◆ INPUT DATA:
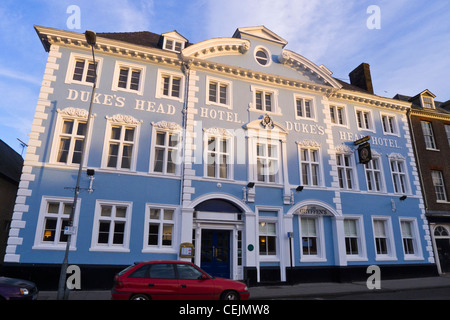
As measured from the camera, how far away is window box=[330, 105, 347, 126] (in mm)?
21156

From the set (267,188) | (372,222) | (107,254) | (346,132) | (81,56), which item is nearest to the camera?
(107,254)

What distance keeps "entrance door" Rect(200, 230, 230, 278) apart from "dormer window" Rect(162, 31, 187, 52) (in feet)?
37.2

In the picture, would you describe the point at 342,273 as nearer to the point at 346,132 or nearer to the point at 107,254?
the point at 346,132

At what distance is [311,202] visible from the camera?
59.0 feet

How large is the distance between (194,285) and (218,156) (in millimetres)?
8831

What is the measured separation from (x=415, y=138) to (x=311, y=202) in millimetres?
11431

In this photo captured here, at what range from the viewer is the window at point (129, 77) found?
16.6 m

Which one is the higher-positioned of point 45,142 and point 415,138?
point 415,138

◆ WHAT IS NEEDED: Reproduce every line of the material precisely, omitting its pictures.

◆ RESPONSE BELOW:
As measured from the camera, how far away is window box=[330, 105, 347, 126] (in mm)?
21156

From the set (267,188) | (372,222) | (107,254) | (346,132) | (81,56), which item is nearest to the camera?
(107,254)

What distance keeps "entrance door" Rect(200, 230, 230, 278) apart from "dormer window" Rect(162, 31, 187, 52) (in feet)?
37.2

In the picture, would you describe the point at 342,273 as nearer to the point at 346,132 or nearer to the point at 107,254?
the point at 346,132

At what distance is [311,202] visible from the camera?
59.0 feet

How large is the distance between (194,285) and (218,156) (in millimetres)?
8831

What is the measured separation from (x=415, y=138) to (x=311, y=202) in millimetres?
11431

In this photo captured here, at what range from the viewer is the window at point (129, 77) found?
16.6 m

Which one is the higher-positioned of point 45,142 and point 415,138?
point 415,138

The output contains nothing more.